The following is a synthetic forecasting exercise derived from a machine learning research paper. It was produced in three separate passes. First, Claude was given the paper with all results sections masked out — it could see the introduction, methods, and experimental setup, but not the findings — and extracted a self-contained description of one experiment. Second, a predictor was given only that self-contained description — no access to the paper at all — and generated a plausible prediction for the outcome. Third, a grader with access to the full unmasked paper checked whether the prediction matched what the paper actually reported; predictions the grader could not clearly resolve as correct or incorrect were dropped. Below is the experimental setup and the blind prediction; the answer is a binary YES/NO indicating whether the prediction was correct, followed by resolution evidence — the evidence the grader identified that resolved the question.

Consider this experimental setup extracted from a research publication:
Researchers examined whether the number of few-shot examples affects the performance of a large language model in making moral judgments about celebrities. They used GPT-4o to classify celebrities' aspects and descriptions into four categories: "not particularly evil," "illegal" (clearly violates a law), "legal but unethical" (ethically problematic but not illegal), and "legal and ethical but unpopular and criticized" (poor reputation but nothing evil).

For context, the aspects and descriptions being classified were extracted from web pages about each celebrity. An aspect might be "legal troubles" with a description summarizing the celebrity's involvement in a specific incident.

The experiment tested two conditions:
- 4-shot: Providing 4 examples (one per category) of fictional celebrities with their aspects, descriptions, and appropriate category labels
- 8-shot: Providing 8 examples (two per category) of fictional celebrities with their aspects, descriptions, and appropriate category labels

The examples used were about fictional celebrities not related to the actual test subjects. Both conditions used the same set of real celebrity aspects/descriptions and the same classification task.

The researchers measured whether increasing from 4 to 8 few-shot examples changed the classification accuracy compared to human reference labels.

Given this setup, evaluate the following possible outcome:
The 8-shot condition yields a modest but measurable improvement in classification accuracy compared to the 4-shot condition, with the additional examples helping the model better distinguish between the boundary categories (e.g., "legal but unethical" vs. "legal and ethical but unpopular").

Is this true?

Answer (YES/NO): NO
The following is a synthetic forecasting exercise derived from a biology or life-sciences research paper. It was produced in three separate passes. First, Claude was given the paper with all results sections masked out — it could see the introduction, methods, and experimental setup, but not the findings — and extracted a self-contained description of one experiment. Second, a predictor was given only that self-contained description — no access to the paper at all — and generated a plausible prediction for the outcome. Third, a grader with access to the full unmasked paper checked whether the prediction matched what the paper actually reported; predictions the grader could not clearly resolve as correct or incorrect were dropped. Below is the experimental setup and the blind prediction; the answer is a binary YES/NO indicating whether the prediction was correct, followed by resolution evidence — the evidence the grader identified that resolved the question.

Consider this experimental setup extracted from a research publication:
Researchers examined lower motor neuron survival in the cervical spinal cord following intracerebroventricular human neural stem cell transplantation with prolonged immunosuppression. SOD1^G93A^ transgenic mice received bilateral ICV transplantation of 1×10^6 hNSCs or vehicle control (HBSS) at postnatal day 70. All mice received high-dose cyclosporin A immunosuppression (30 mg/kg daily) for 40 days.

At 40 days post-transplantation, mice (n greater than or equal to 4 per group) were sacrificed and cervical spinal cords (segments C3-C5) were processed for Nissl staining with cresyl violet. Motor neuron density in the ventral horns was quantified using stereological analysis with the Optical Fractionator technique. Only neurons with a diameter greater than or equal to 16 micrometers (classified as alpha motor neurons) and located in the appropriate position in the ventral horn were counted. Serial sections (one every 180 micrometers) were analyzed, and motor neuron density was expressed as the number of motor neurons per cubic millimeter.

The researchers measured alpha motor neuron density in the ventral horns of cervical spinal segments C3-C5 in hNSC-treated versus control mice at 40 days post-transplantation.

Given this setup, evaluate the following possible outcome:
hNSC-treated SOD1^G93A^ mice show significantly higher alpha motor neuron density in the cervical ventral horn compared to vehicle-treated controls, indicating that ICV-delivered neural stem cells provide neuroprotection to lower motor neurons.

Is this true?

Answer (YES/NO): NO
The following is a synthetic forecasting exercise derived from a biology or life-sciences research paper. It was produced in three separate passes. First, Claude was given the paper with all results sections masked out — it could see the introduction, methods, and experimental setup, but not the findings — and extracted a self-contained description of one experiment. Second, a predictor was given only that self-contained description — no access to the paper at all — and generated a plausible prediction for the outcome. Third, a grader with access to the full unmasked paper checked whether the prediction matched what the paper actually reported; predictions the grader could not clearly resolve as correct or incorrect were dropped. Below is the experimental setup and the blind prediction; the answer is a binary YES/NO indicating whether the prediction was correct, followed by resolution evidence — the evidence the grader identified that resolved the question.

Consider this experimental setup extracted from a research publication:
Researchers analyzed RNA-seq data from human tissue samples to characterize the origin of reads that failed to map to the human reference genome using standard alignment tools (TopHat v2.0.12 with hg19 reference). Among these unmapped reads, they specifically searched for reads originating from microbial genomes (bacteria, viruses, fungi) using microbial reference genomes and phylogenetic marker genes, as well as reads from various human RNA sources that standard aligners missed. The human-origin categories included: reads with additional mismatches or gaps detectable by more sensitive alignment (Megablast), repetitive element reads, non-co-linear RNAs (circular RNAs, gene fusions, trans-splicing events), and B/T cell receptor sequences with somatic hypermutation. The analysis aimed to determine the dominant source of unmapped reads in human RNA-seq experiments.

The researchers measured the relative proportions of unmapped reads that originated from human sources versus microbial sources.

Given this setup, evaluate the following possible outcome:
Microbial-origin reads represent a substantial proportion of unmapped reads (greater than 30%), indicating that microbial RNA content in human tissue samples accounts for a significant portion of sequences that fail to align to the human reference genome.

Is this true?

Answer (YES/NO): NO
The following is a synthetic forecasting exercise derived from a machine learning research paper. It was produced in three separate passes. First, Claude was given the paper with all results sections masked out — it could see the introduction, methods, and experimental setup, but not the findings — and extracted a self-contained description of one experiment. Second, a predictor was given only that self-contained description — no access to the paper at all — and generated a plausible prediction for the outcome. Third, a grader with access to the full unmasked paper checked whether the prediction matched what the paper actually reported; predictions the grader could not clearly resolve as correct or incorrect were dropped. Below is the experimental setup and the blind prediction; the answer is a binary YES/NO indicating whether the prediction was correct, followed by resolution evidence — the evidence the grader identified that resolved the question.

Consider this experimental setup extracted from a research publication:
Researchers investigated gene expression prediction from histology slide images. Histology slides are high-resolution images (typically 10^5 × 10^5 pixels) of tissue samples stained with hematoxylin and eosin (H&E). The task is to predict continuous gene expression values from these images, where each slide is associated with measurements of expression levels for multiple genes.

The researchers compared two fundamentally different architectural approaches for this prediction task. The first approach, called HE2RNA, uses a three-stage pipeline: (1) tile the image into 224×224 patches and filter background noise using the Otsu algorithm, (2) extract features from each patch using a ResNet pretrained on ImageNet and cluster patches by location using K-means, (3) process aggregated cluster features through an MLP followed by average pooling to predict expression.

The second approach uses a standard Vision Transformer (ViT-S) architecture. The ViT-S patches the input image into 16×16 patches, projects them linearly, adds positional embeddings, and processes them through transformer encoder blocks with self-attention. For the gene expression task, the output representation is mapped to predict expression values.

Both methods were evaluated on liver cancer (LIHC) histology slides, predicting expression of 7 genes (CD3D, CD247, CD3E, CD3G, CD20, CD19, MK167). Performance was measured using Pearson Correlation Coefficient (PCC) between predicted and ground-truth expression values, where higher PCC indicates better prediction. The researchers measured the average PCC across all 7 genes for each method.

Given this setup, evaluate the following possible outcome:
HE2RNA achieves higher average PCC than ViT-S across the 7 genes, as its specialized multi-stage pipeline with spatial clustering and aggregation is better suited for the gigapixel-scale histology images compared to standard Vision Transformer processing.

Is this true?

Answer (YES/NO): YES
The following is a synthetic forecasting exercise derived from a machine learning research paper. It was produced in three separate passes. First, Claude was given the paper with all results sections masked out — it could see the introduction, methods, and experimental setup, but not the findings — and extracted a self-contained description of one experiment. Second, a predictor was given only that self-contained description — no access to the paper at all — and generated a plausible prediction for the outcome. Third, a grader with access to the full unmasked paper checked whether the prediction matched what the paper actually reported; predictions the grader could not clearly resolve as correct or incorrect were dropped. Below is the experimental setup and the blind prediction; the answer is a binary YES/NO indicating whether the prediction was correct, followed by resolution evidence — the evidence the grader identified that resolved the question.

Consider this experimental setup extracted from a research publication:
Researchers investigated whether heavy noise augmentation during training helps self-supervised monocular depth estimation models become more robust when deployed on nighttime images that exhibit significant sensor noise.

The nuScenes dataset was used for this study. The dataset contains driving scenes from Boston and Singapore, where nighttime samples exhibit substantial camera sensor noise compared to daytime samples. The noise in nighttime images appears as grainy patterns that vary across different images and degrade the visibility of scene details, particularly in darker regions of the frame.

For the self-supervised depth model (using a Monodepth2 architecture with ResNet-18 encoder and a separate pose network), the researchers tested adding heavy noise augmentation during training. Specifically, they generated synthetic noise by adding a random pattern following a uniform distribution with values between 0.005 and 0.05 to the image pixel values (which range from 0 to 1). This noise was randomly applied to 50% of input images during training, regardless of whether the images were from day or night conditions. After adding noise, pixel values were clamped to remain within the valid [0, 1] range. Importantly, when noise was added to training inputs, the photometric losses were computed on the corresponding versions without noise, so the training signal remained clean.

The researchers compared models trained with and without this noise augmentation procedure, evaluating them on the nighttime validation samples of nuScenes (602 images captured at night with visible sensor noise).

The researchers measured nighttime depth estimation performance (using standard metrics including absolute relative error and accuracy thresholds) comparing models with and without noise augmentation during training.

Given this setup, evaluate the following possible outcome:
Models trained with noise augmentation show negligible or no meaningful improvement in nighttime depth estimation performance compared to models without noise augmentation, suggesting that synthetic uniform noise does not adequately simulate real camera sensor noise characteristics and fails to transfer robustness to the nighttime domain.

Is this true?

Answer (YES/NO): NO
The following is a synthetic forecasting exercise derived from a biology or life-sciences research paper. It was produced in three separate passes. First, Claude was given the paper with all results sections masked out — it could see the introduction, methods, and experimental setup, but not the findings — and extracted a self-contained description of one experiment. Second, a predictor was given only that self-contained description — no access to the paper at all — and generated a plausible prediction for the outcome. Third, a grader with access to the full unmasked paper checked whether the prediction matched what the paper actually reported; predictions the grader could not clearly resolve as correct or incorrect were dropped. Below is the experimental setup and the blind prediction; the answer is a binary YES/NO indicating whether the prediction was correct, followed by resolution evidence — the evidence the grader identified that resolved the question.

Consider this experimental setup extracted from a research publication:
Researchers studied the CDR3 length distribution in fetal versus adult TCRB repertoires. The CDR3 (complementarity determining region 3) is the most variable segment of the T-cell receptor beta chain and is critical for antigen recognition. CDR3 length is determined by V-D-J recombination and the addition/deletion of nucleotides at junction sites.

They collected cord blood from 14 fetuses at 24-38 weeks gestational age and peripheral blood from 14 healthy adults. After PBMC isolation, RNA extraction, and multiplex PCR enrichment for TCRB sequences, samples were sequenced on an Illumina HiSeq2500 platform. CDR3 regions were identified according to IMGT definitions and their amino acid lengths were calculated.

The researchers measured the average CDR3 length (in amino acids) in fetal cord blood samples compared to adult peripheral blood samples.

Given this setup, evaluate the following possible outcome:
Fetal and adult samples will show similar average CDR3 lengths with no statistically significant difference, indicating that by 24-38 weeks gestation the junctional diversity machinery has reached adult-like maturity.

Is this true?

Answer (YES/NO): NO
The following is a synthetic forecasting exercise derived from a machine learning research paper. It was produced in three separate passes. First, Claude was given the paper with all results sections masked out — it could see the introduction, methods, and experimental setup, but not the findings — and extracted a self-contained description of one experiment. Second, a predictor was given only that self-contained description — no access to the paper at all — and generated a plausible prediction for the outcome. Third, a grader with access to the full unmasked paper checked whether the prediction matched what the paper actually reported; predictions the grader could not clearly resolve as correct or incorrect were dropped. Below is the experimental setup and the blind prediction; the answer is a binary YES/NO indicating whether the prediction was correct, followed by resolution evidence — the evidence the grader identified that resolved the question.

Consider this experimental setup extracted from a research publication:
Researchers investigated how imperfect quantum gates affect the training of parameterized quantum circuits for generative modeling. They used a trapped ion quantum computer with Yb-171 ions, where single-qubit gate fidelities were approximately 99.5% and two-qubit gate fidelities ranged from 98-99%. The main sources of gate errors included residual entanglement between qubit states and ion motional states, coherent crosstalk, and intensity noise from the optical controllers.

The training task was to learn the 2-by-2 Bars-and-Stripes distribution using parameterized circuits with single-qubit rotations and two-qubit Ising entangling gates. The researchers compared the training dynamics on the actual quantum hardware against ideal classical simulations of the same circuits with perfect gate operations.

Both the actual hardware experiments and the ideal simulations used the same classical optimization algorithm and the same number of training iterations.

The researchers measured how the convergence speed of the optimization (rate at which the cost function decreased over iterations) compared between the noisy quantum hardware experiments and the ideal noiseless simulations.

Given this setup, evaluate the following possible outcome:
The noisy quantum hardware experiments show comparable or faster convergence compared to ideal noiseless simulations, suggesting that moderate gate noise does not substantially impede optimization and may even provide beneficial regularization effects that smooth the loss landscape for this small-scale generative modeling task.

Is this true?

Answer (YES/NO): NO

______

Retype, exactly and in full, the lines above from the one containing "For the self-supervised" through the one containing "The researchers compared models".

- ANSWER TO THIS PROBLEM -
For the self-supervised depth model (using a Monodepth2 architecture with ResNet-18 encoder and a separate pose network), the researchers tested adding heavy noise augmentation during training. Specifically, they generated synthetic noise by adding a random pattern following a uniform distribution with values between 0.005 and 0.05 to the image pixel values (which range from 0 to 1). This noise was randomly applied to 50% of input images during training, regardless of whether the images were from day or night conditions. After adding noise, pixel values were clamped to remain within the valid [0, 1] range. Importantly, when noise was added to training inputs, the photometric losses were computed on the corresponding versions without noise, so the training signal remained clean.

The researchers compared models trained with and without this noise augmentation procedure, evaluating them on the nighttime validation samples of nuScenes (602 images captured at night with visible sensor noise).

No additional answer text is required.